Re: Any thoughts making Submarine a separate Apache project?

Wangda Tan Mon, 29 Jul 2019 08:16:08 -0700

Thanks Vinod, the proposal to make it be TLP definitely a great suggestion.
I will draft a proposal and keep the thread posted.


Best,
Wangda

On Mon, Jul 29, 2019 at 3:46 PM Vinod Kumar Vavilapalli <[email protected]>
wrote:

> Looks like there's a meaningful push behind this.
>
> Given the desire is to fork off Apache Hadoop, you'd want to make sure
> this enthusiasm turns into building a real, independent but more
> importantly a sustainable community.
>
> Given that there were two official releases off the Apache Hadoop project,
> I doubt if you'd need to go through the incubator process. Instead you can
> directly propose a new TLP at ASF board. The last few times this happened
> was with ORC, and long before that with Hive, HBase etc. Can somebody who
> have cycles and been on the ASF lists for a while look into the process
> here?
>
> For the Apache Hadoop community, this will be treated simply as
> code-change and so need a committer +1? You can be more gently by formally
> doing a vote once a process doc is written down.

**What the task requires**
Answer these questions about the Submarine thread:
1. What does Wangda say he will draft?
2. According to Vinod, how many official releases came off the Apache Hadoop project?
3. Which project does Vinod name as the most recent case of this happening?

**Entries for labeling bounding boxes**
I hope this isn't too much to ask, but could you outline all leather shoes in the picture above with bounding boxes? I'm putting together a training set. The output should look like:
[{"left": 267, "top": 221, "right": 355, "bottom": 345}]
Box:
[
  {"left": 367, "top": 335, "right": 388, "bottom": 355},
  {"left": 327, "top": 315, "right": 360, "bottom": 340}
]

**Task response**
1. A proposal.
2. Two.
3. ORC.